Today’s decisions by the European Court of Justice present an important moment to strengthen the role of player rights in sport and reaffirm the solidarity-based European football pyramid.
Professional footballers share a joint responsibility for collective governance structures specifically with regards to decisions that affect the employment market, and thus their working conditions, job opportunities and welfare. FIFPRO Europe therefore welcomes the position of the court with regards to the rule of law and fundamental player and worker rights such as for example the freedom of movement of workers, undue sanctions on workers, and their right to seek job opportunities. This is a reform process that has already started and that we will continue to advance together with UEFA and other stakeholders.
In line with the players who were in firm opposition to the initial principles of a European Super League project FIFPRO Europe remains convinced that open competitions and sporting merit are not only the cornerstone of the football pyramid at domestic and European levels but also fundamental to ensure a vibrant employment market with career paths and job opportunities for all players.
Together with players and national player unions FIFPRO Europe looks forward to furthering its role as a bargaining partner for employment related matters in the collective governance of the professional football industry and in a pyramid model under UEFA and alongside leagues, clubs, fans, European Union institutions, governments, and other partners.
Together we will continue collaborative discussions to bolster the development of football at all levels, with a focus on safeguarding and enhancing robust labour standards for every player across Europe.

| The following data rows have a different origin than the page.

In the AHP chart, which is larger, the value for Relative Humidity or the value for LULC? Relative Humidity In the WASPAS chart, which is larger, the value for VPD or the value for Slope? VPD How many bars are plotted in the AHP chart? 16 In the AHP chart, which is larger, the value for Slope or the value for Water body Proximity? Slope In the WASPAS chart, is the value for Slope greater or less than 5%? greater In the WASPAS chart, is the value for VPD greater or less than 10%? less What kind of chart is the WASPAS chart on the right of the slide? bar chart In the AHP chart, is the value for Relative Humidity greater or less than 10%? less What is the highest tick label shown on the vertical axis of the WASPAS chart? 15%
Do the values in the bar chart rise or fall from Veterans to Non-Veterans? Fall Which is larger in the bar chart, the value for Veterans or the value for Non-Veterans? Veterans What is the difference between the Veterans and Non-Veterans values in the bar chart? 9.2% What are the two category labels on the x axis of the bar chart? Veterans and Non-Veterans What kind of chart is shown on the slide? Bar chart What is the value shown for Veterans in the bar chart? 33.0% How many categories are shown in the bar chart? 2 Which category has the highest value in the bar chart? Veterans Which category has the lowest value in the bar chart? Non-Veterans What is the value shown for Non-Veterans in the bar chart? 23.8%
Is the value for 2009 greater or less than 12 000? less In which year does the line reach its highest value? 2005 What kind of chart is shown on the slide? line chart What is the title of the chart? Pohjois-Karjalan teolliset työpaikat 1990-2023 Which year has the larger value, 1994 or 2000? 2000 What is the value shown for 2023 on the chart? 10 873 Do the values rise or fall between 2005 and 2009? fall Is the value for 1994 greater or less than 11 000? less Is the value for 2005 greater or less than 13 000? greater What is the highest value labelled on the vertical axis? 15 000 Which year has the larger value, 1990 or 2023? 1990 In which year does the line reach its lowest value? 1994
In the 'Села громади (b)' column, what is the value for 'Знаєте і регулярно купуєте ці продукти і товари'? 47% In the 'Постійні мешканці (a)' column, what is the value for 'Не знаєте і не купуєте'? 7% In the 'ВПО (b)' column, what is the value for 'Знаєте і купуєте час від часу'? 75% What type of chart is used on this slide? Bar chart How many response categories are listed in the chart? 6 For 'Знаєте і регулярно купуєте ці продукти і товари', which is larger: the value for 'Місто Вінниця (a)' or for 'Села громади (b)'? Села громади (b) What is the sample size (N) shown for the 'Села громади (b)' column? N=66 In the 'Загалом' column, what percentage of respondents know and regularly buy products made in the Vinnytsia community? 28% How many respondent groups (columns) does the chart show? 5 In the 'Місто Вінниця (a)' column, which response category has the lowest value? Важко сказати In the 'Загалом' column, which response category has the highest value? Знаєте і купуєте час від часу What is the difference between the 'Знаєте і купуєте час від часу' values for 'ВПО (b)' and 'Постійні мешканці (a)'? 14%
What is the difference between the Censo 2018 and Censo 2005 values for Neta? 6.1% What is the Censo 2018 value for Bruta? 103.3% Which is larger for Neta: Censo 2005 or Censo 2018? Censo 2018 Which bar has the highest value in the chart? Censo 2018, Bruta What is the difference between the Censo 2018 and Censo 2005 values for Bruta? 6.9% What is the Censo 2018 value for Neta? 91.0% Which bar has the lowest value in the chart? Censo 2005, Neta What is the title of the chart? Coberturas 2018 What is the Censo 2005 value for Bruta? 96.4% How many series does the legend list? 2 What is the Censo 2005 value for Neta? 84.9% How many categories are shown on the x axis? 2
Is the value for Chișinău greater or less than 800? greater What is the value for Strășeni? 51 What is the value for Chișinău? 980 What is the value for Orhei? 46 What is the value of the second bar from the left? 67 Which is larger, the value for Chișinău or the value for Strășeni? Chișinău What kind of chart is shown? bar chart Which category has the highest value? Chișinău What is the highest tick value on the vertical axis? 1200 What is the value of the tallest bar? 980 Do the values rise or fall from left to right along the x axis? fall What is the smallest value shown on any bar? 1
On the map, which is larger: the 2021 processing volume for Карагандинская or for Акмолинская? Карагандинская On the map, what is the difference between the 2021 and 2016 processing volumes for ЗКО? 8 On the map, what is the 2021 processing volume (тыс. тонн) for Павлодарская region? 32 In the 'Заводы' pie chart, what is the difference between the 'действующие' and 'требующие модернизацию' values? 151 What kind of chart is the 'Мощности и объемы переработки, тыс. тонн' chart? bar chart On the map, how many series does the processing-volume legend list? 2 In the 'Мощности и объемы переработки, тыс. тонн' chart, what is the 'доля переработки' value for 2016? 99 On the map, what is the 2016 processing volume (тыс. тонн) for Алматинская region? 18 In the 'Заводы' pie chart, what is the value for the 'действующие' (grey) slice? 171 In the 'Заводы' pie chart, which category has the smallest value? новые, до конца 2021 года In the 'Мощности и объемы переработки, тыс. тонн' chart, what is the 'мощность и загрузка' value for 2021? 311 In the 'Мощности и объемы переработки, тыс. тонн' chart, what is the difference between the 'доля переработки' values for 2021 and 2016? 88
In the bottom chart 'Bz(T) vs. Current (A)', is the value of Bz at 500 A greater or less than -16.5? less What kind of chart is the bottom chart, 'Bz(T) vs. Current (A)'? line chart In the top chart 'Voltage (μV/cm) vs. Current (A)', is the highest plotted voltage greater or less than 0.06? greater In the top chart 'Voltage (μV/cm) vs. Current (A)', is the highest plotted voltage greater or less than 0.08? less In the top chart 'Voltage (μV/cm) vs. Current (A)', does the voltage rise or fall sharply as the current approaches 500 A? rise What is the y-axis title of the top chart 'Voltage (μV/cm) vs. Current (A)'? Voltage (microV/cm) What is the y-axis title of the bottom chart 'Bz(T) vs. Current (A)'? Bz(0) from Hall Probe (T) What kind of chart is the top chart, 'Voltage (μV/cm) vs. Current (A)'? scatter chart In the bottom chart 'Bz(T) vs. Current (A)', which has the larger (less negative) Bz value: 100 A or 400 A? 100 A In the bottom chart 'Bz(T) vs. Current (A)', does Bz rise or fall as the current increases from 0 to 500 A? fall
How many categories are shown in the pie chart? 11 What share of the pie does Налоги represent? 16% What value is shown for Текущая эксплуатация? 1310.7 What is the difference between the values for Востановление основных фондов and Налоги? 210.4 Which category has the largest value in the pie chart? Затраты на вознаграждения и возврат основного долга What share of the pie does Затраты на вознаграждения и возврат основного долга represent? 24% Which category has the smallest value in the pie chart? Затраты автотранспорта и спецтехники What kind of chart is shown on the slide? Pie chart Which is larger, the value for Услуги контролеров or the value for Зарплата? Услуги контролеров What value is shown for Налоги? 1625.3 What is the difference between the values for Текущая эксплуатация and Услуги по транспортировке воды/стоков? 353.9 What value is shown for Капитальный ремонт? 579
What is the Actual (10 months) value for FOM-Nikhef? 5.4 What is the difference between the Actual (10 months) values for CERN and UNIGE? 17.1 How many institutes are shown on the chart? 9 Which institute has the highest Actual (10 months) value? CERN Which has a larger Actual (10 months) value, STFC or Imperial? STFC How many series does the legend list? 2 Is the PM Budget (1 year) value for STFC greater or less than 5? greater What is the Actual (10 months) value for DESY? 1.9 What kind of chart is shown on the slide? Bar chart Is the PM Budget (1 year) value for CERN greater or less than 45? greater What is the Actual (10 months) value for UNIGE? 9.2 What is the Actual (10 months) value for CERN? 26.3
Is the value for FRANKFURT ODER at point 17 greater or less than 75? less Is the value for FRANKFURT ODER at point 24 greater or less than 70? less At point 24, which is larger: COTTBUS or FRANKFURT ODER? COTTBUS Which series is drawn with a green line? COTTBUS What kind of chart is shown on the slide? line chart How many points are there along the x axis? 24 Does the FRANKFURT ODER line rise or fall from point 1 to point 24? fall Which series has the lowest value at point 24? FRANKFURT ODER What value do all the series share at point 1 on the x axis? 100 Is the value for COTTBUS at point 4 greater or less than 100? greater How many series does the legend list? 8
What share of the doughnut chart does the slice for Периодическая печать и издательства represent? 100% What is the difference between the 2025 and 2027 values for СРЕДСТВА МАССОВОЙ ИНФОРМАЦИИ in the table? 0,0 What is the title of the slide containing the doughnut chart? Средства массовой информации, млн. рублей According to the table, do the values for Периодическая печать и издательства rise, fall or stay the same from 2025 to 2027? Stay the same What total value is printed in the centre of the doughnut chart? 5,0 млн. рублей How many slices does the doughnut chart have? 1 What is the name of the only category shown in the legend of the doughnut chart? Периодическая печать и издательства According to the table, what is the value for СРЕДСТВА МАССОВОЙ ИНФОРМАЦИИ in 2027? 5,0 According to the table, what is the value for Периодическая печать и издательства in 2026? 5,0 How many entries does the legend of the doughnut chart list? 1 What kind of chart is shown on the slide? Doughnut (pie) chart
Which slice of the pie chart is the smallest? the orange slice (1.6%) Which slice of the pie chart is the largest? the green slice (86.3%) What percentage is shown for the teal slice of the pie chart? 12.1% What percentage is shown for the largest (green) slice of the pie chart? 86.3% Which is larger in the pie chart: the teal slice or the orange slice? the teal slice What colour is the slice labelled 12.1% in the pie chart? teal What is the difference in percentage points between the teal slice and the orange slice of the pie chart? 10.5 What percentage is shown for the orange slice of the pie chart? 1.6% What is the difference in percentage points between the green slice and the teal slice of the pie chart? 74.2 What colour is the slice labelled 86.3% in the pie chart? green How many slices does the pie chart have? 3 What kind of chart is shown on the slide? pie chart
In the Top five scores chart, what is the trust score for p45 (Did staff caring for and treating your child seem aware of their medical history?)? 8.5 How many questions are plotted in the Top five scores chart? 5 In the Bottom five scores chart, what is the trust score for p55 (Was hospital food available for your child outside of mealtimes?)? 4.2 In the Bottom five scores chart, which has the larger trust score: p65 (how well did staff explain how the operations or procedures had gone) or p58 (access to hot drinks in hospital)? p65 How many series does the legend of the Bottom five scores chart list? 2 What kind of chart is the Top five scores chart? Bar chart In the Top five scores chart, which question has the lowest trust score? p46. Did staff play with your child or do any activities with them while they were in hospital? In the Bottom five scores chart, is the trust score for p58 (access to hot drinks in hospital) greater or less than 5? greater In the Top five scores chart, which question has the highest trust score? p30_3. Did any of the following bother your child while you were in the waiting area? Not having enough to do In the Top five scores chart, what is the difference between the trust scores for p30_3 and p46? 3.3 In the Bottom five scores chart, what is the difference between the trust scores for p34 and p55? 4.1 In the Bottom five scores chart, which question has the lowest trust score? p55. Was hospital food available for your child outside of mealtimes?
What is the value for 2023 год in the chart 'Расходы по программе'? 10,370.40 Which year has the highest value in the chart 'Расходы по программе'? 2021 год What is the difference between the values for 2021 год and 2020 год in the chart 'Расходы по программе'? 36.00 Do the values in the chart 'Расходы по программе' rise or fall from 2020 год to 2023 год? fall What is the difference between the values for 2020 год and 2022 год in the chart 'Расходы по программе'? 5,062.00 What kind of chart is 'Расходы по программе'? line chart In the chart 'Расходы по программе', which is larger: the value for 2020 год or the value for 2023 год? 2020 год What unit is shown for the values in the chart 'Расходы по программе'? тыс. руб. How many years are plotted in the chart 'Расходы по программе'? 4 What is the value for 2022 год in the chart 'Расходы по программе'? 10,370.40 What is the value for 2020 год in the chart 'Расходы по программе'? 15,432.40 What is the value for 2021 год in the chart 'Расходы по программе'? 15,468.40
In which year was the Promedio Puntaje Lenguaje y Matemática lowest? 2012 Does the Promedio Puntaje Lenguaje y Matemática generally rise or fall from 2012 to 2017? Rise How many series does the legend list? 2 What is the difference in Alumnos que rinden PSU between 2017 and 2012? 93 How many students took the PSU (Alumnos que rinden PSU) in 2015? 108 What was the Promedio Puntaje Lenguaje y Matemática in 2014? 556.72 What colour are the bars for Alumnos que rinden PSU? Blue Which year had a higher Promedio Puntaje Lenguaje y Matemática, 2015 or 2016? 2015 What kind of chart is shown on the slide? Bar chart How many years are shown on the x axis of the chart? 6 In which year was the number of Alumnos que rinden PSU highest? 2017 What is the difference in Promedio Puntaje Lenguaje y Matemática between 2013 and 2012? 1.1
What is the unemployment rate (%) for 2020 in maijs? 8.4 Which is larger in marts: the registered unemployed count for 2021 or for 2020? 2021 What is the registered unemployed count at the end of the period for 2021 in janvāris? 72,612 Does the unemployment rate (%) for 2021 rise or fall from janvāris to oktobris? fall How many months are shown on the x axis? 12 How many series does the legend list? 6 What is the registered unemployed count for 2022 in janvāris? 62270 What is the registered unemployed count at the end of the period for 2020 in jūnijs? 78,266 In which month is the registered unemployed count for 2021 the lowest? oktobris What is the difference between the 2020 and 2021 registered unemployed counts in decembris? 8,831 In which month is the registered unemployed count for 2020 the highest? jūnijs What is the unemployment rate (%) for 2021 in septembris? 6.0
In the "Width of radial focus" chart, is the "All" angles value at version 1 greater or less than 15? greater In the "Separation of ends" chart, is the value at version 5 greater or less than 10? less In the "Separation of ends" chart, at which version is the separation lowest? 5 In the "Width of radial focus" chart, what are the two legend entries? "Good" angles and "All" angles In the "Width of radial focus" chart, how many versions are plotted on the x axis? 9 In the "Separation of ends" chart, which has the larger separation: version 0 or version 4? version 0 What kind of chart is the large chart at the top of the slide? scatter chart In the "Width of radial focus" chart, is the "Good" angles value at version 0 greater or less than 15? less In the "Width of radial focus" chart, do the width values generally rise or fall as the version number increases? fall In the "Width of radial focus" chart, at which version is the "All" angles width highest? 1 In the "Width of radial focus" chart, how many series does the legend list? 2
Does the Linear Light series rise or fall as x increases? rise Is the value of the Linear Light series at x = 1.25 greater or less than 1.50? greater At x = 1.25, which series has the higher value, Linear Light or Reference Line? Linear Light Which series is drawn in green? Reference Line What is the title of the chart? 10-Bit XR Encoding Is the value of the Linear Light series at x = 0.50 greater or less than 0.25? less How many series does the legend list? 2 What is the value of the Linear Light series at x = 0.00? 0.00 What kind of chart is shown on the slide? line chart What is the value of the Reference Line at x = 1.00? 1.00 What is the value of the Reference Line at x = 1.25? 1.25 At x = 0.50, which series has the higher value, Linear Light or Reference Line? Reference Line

“Our main objective is to improve the well-being and working conditions of players at all levels,” FIFPRO Europe President David Terrier said. “We strongly support the protection of employment markets, domestic leagues, sporting merit and a pyramid model; we reject any plans to unilaterally undermine the social and cultural fabric of European football and threaten employment opportunities for players – such as the proposal for a European Super League. More than ever, collective decisions must prioritise player protection, fair participation and secure employment – not erode them. We will continue this path with UEFA and the social partners."